─── The input ───
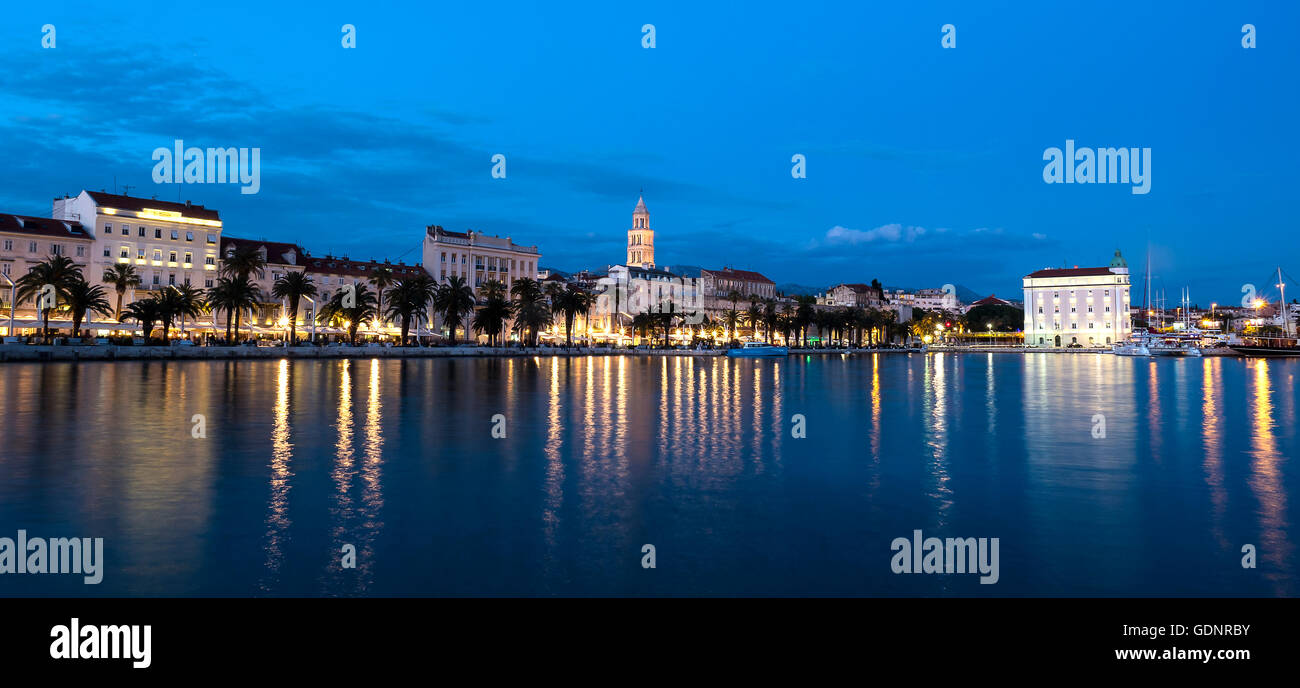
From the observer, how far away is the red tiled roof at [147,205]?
→ 248 feet

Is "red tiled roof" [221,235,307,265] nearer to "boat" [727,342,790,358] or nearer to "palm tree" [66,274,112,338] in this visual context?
"palm tree" [66,274,112,338]

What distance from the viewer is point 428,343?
302ft

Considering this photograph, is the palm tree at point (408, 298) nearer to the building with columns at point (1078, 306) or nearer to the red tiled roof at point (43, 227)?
the red tiled roof at point (43, 227)

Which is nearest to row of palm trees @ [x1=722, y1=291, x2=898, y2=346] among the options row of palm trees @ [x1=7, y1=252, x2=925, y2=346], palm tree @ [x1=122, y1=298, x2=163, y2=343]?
row of palm trees @ [x1=7, y1=252, x2=925, y2=346]

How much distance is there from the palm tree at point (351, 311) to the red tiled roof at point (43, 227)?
851 inches

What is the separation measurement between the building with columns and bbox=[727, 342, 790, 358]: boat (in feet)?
264

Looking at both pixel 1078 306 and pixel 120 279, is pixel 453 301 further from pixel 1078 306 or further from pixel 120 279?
pixel 1078 306

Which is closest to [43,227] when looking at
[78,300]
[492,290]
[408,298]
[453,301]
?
[78,300]

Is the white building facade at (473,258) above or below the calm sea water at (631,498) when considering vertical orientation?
above

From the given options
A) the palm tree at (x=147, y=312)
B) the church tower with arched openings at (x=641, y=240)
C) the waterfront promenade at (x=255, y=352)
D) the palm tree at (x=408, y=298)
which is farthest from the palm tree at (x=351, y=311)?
the church tower with arched openings at (x=641, y=240)
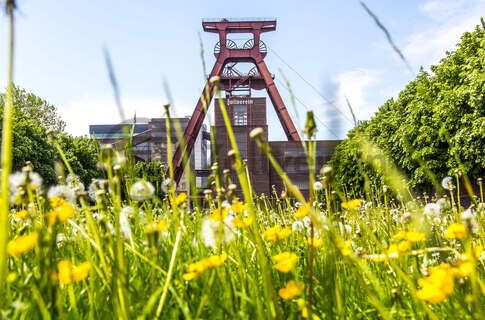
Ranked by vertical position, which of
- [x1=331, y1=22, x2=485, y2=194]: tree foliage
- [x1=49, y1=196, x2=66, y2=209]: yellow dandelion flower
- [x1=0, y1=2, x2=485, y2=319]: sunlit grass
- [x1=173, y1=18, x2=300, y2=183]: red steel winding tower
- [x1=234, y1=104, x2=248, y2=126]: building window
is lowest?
[x1=0, y1=2, x2=485, y2=319]: sunlit grass

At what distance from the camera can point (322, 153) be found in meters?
31.3

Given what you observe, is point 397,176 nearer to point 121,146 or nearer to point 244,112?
point 121,146

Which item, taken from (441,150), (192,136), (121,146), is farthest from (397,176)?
(192,136)

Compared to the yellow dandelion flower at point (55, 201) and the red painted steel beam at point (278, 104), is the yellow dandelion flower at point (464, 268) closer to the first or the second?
the yellow dandelion flower at point (55, 201)

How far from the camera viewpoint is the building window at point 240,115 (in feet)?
106

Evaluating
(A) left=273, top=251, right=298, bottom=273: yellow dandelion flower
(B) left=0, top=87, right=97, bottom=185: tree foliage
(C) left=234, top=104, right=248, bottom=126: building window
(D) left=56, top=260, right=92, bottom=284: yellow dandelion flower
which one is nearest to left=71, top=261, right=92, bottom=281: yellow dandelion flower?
(D) left=56, top=260, right=92, bottom=284: yellow dandelion flower

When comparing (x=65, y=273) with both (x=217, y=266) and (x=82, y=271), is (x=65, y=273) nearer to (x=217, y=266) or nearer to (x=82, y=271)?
(x=82, y=271)

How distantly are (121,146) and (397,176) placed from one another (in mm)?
712

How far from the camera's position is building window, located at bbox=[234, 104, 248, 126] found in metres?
32.2

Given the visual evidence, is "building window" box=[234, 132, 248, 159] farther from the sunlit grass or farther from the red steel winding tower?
the sunlit grass

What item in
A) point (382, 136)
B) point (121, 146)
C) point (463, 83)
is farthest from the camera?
point (382, 136)

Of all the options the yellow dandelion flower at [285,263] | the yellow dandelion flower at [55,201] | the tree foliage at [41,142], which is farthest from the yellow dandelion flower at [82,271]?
the tree foliage at [41,142]

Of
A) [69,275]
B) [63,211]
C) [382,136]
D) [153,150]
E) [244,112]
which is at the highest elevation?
[244,112]

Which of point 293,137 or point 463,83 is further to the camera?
point 293,137
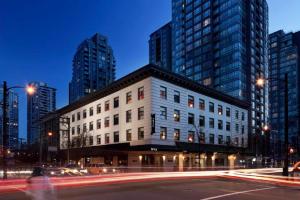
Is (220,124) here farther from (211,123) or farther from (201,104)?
(201,104)

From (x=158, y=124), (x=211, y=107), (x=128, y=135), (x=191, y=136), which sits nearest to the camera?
(x=158, y=124)

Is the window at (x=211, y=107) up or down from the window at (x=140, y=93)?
down

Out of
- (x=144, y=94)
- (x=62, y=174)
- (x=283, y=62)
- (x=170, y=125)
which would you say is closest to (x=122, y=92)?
(x=144, y=94)

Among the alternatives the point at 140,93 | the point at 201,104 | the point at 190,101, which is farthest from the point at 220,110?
the point at 140,93

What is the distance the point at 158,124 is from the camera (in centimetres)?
4900

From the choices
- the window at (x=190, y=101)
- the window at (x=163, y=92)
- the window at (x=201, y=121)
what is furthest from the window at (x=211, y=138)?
the window at (x=163, y=92)

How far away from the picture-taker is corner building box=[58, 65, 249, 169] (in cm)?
4922

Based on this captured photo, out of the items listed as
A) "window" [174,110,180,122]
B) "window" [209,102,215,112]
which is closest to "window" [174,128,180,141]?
"window" [174,110,180,122]

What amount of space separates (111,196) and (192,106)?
41.7 meters

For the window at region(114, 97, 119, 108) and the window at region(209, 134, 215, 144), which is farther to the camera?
the window at region(209, 134, 215, 144)

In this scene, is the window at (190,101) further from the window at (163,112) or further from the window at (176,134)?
the window at (163,112)

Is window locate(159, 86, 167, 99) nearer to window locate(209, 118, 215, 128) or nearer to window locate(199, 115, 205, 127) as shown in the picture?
window locate(199, 115, 205, 127)

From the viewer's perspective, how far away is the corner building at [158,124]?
4922cm

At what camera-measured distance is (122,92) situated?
180ft
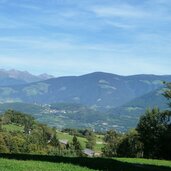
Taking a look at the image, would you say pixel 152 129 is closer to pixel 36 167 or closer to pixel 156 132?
pixel 156 132

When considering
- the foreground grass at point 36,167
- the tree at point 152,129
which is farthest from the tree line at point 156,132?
the foreground grass at point 36,167

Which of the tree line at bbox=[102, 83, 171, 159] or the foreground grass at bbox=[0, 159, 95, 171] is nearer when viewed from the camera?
the foreground grass at bbox=[0, 159, 95, 171]

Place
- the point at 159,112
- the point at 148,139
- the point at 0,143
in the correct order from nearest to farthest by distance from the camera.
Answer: the point at 148,139 < the point at 159,112 < the point at 0,143

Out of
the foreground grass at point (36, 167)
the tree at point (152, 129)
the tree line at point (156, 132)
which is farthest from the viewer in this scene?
the tree at point (152, 129)

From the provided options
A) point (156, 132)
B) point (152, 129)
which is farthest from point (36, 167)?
point (152, 129)

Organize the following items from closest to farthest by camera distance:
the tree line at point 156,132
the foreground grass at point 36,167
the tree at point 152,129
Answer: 1. the foreground grass at point 36,167
2. the tree line at point 156,132
3. the tree at point 152,129

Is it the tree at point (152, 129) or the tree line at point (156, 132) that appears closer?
the tree line at point (156, 132)

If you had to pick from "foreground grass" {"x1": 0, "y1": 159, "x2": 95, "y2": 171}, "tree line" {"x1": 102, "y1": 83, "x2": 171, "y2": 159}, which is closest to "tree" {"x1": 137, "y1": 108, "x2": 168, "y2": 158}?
"tree line" {"x1": 102, "y1": 83, "x2": 171, "y2": 159}

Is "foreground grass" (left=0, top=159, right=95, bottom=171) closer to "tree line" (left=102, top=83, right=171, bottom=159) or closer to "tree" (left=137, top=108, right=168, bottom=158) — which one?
"tree line" (left=102, top=83, right=171, bottom=159)

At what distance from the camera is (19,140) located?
153000 mm

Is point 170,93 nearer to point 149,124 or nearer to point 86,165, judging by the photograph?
point 149,124

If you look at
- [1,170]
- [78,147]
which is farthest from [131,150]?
[1,170]

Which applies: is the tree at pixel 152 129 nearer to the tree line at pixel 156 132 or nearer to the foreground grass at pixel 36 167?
the tree line at pixel 156 132

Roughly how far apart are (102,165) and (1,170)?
776 cm
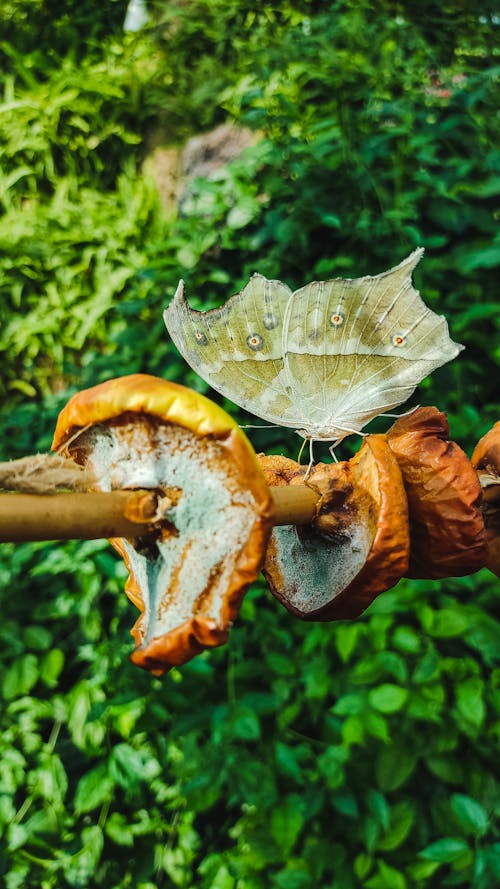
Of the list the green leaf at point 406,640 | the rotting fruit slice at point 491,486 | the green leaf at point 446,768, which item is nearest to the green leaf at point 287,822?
the green leaf at point 446,768

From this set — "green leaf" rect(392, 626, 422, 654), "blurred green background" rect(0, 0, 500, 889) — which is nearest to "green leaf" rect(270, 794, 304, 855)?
"blurred green background" rect(0, 0, 500, 889)

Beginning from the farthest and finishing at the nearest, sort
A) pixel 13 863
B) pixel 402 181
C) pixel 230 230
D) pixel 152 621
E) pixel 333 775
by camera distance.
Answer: pixel 230 230, pixel 402 181, pixel 13 863, pixel 333 775, pixel 152 621

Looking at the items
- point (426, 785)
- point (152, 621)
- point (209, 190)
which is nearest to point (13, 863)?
point (426, 785)

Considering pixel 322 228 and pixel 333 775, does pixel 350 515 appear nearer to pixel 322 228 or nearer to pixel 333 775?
pixel 333 775

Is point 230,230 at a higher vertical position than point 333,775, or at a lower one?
higher

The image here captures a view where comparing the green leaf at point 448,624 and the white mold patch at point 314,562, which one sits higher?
the white mold patch at point 314,562

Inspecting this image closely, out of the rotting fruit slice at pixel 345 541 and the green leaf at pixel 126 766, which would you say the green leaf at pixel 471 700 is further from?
the rotting fruit slice at pixel 345 541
───
**Work to do**
Transcribe verbatim the rows between the line containing "How far away from" and the line containing "41.7 meters", inclusive.

**Response to the exercise**
How far away from the picture-taker is corner building box=[58, 65, 249, 169] (in cm)?
4922

Based on this captured photo, out of the items listed as
A) "window" [174,110,180,122]
B) "window" [209,102,215,112]
which is closest to "window" [174,128,180,141]?
"window" [174,110,180,122]

What amount of space separates (111,196) and (192,106)?
41.7 meters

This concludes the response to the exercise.